Material for this task: Begin

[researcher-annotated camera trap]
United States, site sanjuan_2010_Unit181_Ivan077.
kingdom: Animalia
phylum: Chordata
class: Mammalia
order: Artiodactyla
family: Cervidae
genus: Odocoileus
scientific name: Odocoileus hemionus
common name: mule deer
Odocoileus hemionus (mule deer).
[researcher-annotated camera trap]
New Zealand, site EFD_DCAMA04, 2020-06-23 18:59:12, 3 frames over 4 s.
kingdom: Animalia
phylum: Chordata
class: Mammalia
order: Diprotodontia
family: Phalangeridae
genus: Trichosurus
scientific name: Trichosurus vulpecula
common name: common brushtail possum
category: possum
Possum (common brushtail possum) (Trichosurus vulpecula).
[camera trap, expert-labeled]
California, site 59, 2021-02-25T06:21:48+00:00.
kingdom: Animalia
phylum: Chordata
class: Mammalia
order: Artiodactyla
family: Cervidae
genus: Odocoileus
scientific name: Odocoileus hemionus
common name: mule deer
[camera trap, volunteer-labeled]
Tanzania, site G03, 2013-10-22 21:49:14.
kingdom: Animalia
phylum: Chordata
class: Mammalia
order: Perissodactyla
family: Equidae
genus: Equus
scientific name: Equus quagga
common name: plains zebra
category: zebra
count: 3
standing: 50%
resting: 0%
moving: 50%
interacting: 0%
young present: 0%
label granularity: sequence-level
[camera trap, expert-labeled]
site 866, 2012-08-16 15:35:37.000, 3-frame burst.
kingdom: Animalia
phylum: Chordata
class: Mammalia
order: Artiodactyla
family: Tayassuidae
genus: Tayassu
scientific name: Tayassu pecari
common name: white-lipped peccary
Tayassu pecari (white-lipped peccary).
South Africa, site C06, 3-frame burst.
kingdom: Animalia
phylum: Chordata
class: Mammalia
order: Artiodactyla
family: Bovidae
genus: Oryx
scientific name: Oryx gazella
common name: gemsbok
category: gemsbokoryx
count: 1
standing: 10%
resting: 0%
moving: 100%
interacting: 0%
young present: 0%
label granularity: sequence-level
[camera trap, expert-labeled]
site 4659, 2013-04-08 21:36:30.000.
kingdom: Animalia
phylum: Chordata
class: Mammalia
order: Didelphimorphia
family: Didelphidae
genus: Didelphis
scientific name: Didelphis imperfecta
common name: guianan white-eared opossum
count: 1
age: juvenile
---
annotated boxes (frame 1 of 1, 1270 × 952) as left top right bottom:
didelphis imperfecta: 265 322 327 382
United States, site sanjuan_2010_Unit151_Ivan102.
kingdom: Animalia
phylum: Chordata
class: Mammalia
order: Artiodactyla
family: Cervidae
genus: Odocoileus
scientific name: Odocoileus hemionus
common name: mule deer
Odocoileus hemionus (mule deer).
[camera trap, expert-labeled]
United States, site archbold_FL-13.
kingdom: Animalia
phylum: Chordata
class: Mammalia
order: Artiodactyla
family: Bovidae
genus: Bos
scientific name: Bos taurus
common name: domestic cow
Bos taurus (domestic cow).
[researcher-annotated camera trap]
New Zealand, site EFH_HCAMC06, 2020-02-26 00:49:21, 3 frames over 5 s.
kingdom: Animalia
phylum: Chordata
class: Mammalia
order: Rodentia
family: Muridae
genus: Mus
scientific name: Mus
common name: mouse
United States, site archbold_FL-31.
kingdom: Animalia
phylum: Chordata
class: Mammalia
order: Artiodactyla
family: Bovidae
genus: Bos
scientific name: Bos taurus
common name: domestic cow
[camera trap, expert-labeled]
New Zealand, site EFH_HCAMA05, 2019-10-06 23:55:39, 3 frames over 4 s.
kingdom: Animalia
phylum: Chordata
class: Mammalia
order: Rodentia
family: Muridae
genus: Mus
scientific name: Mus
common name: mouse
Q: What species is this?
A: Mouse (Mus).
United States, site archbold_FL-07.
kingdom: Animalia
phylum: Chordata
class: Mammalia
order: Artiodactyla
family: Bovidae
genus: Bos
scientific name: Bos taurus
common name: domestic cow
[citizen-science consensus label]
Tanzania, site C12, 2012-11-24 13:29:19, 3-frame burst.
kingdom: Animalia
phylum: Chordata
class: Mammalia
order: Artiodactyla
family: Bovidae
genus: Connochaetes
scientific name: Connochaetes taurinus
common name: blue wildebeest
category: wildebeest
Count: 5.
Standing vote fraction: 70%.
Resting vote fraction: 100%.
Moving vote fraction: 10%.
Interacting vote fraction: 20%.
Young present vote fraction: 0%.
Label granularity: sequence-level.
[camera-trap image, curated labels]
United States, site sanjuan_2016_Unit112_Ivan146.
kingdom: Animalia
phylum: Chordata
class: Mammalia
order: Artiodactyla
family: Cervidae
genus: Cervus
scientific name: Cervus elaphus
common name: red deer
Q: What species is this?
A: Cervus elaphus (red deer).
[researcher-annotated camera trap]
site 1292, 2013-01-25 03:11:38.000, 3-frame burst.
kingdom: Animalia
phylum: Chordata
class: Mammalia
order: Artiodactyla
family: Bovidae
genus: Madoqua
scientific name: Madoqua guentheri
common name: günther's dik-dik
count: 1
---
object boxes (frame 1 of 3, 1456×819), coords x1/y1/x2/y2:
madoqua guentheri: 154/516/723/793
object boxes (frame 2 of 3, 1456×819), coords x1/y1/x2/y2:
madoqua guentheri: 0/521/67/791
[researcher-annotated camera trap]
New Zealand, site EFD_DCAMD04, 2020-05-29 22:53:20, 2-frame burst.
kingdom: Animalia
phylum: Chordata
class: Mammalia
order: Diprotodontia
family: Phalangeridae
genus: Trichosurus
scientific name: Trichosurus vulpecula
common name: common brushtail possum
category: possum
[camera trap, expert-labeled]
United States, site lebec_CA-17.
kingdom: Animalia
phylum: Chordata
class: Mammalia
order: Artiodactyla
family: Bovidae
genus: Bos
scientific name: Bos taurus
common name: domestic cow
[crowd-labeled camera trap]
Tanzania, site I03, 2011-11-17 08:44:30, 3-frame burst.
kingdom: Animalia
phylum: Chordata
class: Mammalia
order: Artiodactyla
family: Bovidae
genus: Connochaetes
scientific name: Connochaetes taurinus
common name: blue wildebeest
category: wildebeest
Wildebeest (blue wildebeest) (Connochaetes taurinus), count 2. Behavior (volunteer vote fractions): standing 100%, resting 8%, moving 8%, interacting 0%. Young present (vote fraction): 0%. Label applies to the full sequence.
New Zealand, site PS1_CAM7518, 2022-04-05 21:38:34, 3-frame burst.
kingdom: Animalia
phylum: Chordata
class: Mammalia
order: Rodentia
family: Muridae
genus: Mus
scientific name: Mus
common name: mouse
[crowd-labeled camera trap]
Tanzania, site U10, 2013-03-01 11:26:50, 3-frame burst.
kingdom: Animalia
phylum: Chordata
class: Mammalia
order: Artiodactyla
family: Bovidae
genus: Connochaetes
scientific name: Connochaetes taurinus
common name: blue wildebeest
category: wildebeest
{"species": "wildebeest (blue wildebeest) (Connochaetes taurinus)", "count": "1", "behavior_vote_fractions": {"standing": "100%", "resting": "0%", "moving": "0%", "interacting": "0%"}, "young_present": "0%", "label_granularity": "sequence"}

Material for this task: End

▶ _Task details_:
Repeat the whole listing, keeping every word exact.

▶ _Solution_:
[researcher-annotated camera trap]
United States, site sanjuan_2010_Unit181_Ivan077.
kingdom: Animalia
phylum: Chordata
class: Mammalia
order: Artiodactyla
family: Cervidae
genus: Odocoileus
scientific name: Odocoileus hemionus
common name: mule deer
Odocoileus hemionus (mule deer).
[researcher-annotated camera trap]
New Zealand, site EFD_DCAMA04, 2020-06-23 18:59:12, 3 frames over 4 s.
kingdom: Animalia
phylum: Chordata
class: Mammalia
order: Diprotodontia
family: Phalangeridae
genus: Trichosurus
scientific name: Trichosurus vulpecula
common name: common brushtail possum
category: possum
Possum (common brushtail possum) (Trichosurus vulpecula).
[camera trap, expert-labeled]
California, site 59, 2021-02-25T06:21:48+00:00.
kingdom: Animalia
phylum: Chordata
class: Mammalia
order: Artiodactyla
family: Cervidae
genus: Odocoileus
scientific name: Odocoileus hemionus
common name: mule deer
[camera trap, volunteer-labeled]
Tanzania, site G03, 2013-10-22 21:49:14.
kingdom: Animalia
phylum: Chordata
class: Mammalia
order: Perissodactyla
family: Equidae
genus: Equus
scientific name: Equus quagga
common name: plains zebra
category: zebra
count: 3
standing: 50%
resting: 0%
moving: 50%
interacting: 0%
young present: 0%
label granularity: sequence-level
[camera trap, expert-labeled]
site 866, 2012-08-16 15:35:37.000, 3-frame burst.
kingdom: Animalia
phylum: Chordata
class: Mammalia
order: Artiodactyla
family: Tayassuidae
genus: Tayassu
scientific name: Tayassu pecari
common name: white-lipped peccary
Tayassu pecari (white-lipped peccary).
South Africa, site C06, 3-frame burst.
kingdom: Animalia
phylum: Chordata
class: Mammalia
order: Artiodactyla
family: Bovidae
genus: Oryx
scientific name: Oryx gazella
common name: gemsbok
category: gemsbokoryx
count: 1
standing: 10%
resting: 0%
moving: 100%
interacting: 0%
young present: 0%
label granularity: sequence-level
[camera trap, expert-labeled]
site 4659, 2013-04-08 21:36:30.000.
kingdom: Animalia
phylum: Chordata
class: Mammalia
order: Didelphimorphia
family: Didelphidae
genus: Didelphis
scientific name: Didelphis imperfecta
common name: guianan white-eared opossum
count: 1
age: juvenile
---
annotated boxes (frame 1 of 1, 1270 × 952) as left top right bottom:
didelphis imperfecta: 265 322 327 382
United States, site sanjuan_2010_Unit151_Ivan102.
kingdom: Animalia
phylum: Chordata
class: Mammalia
order: Artiodactyla
family: Cervidae
genus: Odocoileus
scientific name: Odocoileus hemionus
common name: mule deer
Odocoileus hemionus (mule deer).
[camera trap, expert-labeled]
United States, site archbold_FL-13.
kingdom: Animalia
phylum: Chordata
class: Mammalia
order: Artiodactyla
family: Bovidae
genus: Bos
scientific name: Bos taurus
common name: domestic cow
Bos taurus (domestic cow).
[researcher-annotated camera trap]
New Zealand, site EFH_HCAMC06, 2020-02-26 00:49:21, 3 frames over 5 s.
kingdom: Animalia
phylum: Chordata
class: Mammalia
order: Rodentia
family: Muridae
genus: Mus
scientific name: Mus
common name: mouse
United States, site archbold_FL-31.
kingdom: Animalia
phylum: Chordata
class: Mammalia
order: Artiodactyla
family: Bovidae
genus: Bos
scientific name: Bos taurus
common name: domestic cow
[camera trap, expert-labeled]
New Zealand, site EFH_HCAMA05, 2019-10-06 23:55:39, 3 frames over 4 s.
kingdom: Animalia
phylum: Chordata
class: Mammalia
order: Rodentia
family: Muridae
genus: Mus
scientific name: Mus
common name: mouse
Q: What species is this?
A: Mouse (Mus).
United States, site archbold_FL-07.
kingdom: Animalia
phylum: Chordata
class: Mammalia
order: Artiodactyla
family: Bovidae
genus: Bos
scientific name: Bos taurus
common name: domestic cow
[citizen-science consensus label]
Tanzania, site C12, 2012-11-24 13:29:19, 3-frame burst.
kingdom: Animalia
phylum: Chordata
class: Mammalia
order: Artiodactyla
family: Bovidae
genus: Connochaetes
scientific name: Connochaetes taurinus
common name: blue wildebeest
category: wildebeest
Count: 5.
Standing vote fraction: 70%.
Resting vote fraction: 100%.
Moving vote fraction: 10%.
Interacting vote fraction: 20%.
Young present vote fraction: 0%.
Label granularity: sequence-level.
[camera-trap image, curated labels]
United States, site sanjuan_2016_Unit112_Ivan146.
kingdom: Animalia
phylum: Chordata
class: Mammalia
order: Artiodactyla
family: Cervidae
genus: Cervus
scientific name: Cervus elaphus
common name: red deer
Q: What species is this?
A: Cervus elaphus (red deer).
[researcher-annotated camera trap]
site 1292, 2013-01-25 03:11:38.000, 3-frame burst.
kingdom: Animalia
phylum: Chordata
class: Mammalia
order: Artiodactyla
family: Bovidae
genus: Madoqua
scientific name: Madoqua guentheri
common name: günther's dik-dik
count: 1
---
object boxes (frame 1 of 3, 1456×819), coords x1/y1/x2/y2:
madoqua guentheri: 154/516/723/793
object boxes (frame 2 of 3, 1456×819), coords x1/y1/x2/y2:
madoqua guentheri: 0/521/67/791
[researcher-annotated camera trap]
New Zealand, site EFD_DCAMD04, 2020-05-29 22:53:20, 2-frame burst.
kingdom: Animalia
phylum: Chordata
class: Mammalia
order: Diprotodontia
family: Phalangeridae
genus: Trichosurus
scientific name: Trichosurus vulpecula
common name: common brushtail possum
category: possum
[camera trap, expert-labeled]
United States, site lebec_CA-17.
kingdom: Animalia
phylum: Chordata
class: Mammalia
order: Artiodactyla
family: Bovidae
genus: Bos
scientific name: Bos taurus
common name: domestic cow
[crowd-labeled camera trap]
Tanzania, site I03, 2011-11-17 08:44:30, 3-frame burst.
kingdom: Animalia
phylum: Chordata
class: Mammalia
order: Artiodactyla
family: Bovidae
genus: Connochaetes
scientific name: Connochaetes taurinus
common name: blue wildebeest
category: wildebeest
Wildebeest (blue wildebeest) (Connochaetes taurinus), count 2. Behavior (volunteer vote fractions): standing 100%, resting 8%, moving 8%, interacting 0%. Young present (vote fraction): 0%. Label applies to the full sequence.
New Zealand, site PS1_CAM7518, 2022-04-05 21:38:34, 3-frame burst.
kingdom: Animalia
phylum: Chordata
class: Mammalia
order: Rodentia
family: Muridae
genus: Mus
scientific name: Mus
common name: mouse
[crowd-labeled camera trap]
Tanzania, site U10, 2013-03-01 11:26:50, 3-frame burst.
kingdom: Animalia
phylum: Chordata
class: Mammalia
order: Artiodactyla
family: Bovidae
genus: Connochaetes
scientific name: Connochaetes taurinus
common name: blue wildebeest
category: wildebeest
{"species": "wildebeest (blue wildebeest) (Connochaetes taurinus)", "count": "1", "behavior_vote_fractions": {"standing": "100%", "resting": "0%", "moving": "0%", "interacting": "0%"}, "young_present": "0%", "label_granularity": "sequence"}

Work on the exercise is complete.